* **Objective**: Transcribe every line exactly. Leave the pictures behind.

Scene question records
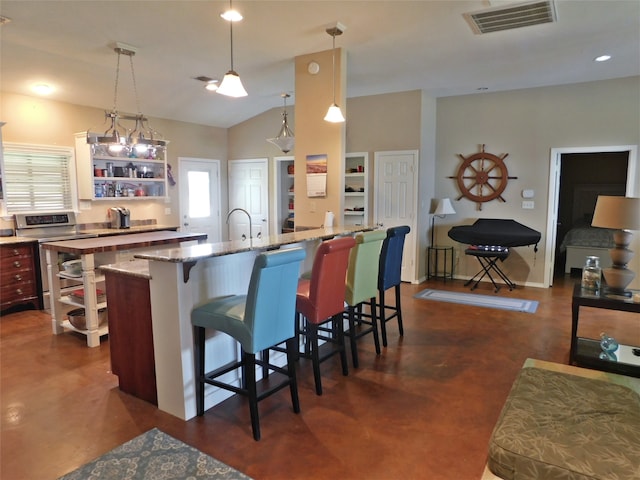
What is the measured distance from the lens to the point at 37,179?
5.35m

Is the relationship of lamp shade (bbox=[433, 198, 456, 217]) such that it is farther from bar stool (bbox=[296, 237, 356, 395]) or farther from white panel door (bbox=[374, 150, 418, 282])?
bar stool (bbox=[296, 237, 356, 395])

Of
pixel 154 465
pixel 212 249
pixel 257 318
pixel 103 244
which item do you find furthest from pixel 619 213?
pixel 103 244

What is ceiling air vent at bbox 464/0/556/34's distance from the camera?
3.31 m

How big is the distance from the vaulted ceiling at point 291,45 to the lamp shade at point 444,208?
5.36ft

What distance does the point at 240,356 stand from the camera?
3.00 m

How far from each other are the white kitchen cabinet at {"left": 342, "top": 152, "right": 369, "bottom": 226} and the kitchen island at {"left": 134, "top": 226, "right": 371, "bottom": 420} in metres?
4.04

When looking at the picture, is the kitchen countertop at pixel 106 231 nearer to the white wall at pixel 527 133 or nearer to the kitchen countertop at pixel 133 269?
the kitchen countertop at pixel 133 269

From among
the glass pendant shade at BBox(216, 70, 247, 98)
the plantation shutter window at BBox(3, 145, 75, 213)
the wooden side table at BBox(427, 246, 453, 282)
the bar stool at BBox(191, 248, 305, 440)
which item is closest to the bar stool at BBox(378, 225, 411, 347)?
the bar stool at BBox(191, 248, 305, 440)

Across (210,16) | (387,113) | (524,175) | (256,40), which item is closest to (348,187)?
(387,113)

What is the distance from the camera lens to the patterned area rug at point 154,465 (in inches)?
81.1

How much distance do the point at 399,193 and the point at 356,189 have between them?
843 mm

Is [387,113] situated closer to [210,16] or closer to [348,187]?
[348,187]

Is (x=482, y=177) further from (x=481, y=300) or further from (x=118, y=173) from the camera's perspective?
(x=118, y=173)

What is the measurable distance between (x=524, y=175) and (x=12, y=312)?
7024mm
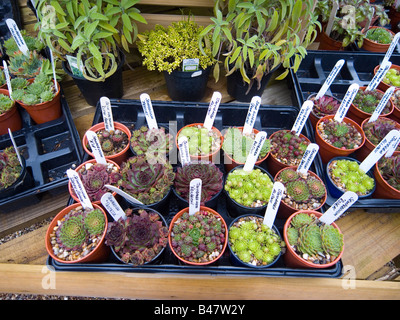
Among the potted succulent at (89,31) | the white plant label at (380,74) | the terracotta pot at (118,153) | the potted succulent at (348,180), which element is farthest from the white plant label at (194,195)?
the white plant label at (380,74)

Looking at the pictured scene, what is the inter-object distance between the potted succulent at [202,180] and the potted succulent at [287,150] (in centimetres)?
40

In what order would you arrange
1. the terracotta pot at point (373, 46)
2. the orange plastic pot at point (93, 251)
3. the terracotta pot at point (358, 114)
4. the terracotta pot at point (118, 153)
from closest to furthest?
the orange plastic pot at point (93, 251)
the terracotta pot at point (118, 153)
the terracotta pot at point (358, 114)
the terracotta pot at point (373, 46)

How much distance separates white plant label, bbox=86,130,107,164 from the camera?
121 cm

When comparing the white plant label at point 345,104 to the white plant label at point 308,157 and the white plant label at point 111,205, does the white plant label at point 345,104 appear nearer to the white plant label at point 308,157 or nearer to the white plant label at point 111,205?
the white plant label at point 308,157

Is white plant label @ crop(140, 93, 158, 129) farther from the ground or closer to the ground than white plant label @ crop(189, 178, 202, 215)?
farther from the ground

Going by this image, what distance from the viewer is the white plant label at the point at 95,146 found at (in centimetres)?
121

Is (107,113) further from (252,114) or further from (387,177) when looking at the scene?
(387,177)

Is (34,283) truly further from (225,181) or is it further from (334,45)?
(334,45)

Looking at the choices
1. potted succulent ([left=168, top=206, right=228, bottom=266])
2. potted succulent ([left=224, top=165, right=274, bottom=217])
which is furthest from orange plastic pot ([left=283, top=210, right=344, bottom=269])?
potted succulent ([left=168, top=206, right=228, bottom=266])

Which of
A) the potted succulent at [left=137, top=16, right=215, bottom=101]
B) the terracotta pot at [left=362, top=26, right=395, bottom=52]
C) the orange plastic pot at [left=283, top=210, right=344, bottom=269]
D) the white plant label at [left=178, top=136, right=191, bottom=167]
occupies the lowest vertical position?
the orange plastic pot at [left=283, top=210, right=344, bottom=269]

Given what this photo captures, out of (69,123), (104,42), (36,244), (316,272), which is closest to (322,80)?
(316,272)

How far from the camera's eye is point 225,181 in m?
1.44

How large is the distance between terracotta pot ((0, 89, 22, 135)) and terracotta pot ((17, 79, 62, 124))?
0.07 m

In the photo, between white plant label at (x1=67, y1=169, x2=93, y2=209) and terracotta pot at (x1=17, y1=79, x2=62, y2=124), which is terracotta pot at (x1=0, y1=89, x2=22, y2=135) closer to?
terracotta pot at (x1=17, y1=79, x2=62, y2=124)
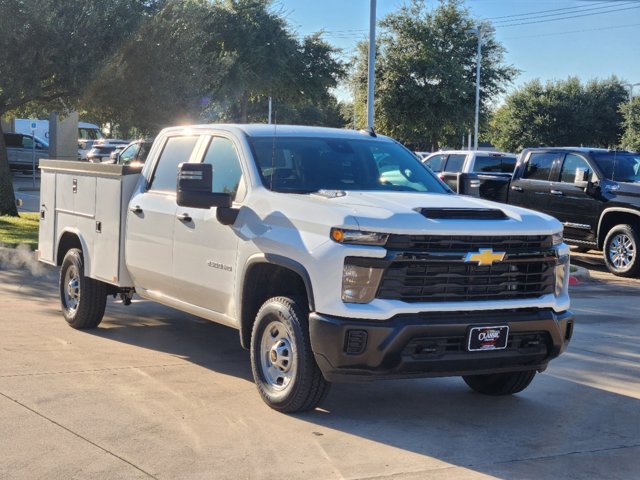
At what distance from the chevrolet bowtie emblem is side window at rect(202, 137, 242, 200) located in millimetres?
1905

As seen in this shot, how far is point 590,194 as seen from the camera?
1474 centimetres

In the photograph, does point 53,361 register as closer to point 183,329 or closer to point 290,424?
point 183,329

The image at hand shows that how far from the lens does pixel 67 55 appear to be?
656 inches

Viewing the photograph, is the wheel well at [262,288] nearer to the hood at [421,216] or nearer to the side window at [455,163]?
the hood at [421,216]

* **Answer for this exercise**:
What is the measured distance from the lens to the point at 37,179?
5.35m

Is the relationship of lamp shade (bbox=[433, 198, 456, 217]) such that it is farther from bar stool (bbox=[296, 237, 356, 395]) or farther from white panel door (bbox=[374, 150, 418, 282])?
bar stool (bbox=[296, 237, 356, 395])

Of
pixel 154 465
pixel 212 249
pixel 257 318
pixel 103 244
which item do you find furthest from pixel 619 213?
pixel 103 244

What is ceiling air vent at bbox 464/0/556/34's distance from the camera?
3.31 m

How big is the distance from the vaulted ceiling at point 291,45 to the lamp shade at point 444,208?
5.36ft

What distance does the point at 240,356 stand from the camera?
3.00 m

How far from each other are the white kitchen cabinet at {"left": 342, "top": 152, "right": 369, "bottom": 226} and the kitchen island at {"left": 134, "top": 226, "right": 371, "bottom": 420} in metres?
4.04

When looking at the picture, is the kitchen countertop at pixel 106 231 nearer to the white wall at pixel 527 133 or nearer to the kitchen countertop at pixel 133 269?
the kitchen countertop at pixel 133 269

From among
the glass pendant shade at BBox(216, 70, 247, 98)
the plantation shutter window at BBox(3, 145, 75, 213)
the wooden side table at BBox(427, 246, 453, 282)
the bar stool at BBox(191, 248, 305, 440)
which item is closest to the bar stool at BBox(378, 225, 411, 347)?
the bar stool at BBox(191, 248, 305, 440)

Across (210,16) | (387,113) | (524,175) | (256,40), which item is closest to (348,187)?
(387,113)

What is the distance from the camera lens to the patterned area rug at point 154,465 (in inches)?
81.1

How much distance do the point at 399,193 and the point at 356,189 have between them?
843 mm

Is [387,113] situated closer to [210,16] or closer to [348,187]?
[348,187]

Is (x=482, y=177) further from (x=481, y=300) or further from (x=118, y=173) from the camera's perspective?
(x=118, y=173)

What is the measurable distance between (x=524, y=175) and (x=12, y=312)?
7024mm
Among the potted succulent at (89,31) | the white plant label at (380,74) | the terracotta pot at (118,153) | the potted succulent at (348,180), which element is farthest from the white plant label at (194,195)?
the white plant label at (380,74)

Looking at the pictured scene, what is the inter-object distance between the potted succulent at [202,180] and the potted succulent at [287,150] (in centimetres)?
40

In what order would you arrange
1. the terracotta pot at point (373, 46)
2. the orange plastic pot at point (93, 251)
3. the terracotta pot at point (358, 114)
4. the terracotta pot at point (118, 153)
from closest to furthest?
the orange plastic pot at point (93, 251)
the terracotta pot at point (118, 153)
the terracotta pot at point (358, 114)
the terracotta pot at point (373, 46)

How much distance separates white plant label, bbox=86,130,107,164 from the camera?
121 cm

When comparing the white plant label at point 345,104 to the white plant label at point 308,157 and the white plant label at point 111,205, does the white plant label at point 345,104 appear nearer to the white plant label at point 308,157 or nearer to the white plant label at point 111,205?
the white plant label at point 308,157

Is white plant label @ crop(140, 93, 158, 129) farther from the ground or closer to the ground than white plant label @ crop(189, 178, 202, 215)?
farther from the ground

Going by this image, what distance from the viewer is the white plant label at the point at 95,146 found at (in centimetres)?
121

Is (107,113) further from (252,114) or further from (387,177) when looking at the scene?
(387,177)

Is (34,283) truly further from (225,181) or is it further from (334,45)?
(334,45)

Looking at the choices
1. potted succulent ([left=168, top=206, right=228, bottom=266])
2. potted succulent ([left=224, top=165, right=274, bottom=217])
which is furthest from orange plastic pot ([left=283, top=210, right=344, bottom=269])?
potted succulent ([left=168, top=206, right=228, bottom=266])

Which of
A) the potted succulent at [left=137, top=16, right=215, bottom=101]
B) the terracotta pot at [left=362, top=26, right=395, bottom=52]
C) the orange plastic pot at [left=283, top=210, right=344, bottom=269]
D) the white plant label at [left=178, top=136, right=191, bottom=167]
occupies the lowest vertical position?
the orange plastic pot at [left=283, top=210, right=344, bottom=269]

Given what this photo captures, out of (69,123), (104,42), (36,244), (316,272), which is closest to (322,80)?
(316,272)

How far from the camera's eye is point 225,181 in m?
1.44

How large is the distance between terracotta pot ((0, 89, 22, 135)) and terracotta pot ((17, 79, 62, 124))?
0.07 m

In the photo, between white plant label at (x1=67, y1=169, x2=93, y2=209) and terracotta pot at (x1=17, y1=79, x2=62, y2=124), which is terracotta pot at (x1=0, y1=89, x2=22, y2=135) closer to?
terracotta pot at (x1=17, y1=79, x2=62, y2=124)
At what distance from the chevrolet bowtie emblem is side window at rect(202, 137, 242, 200) located in millimetres?
1905

As seen in this shot, how far is point 590,194 as seen from the camera?
1474 centimetres

In the photograph, does point 53,361 register as closer to point 183,329 or closer to point 290,424?
point 183,329

The image at hand shows that how far from the lens does pixel 67 55 appear to be?
656 inches

Viewing the photograph, is the wheel well at [262,288] nearer to the hood at [421,216] or nearer to the side window at [455,163]?
the hood at [421,216]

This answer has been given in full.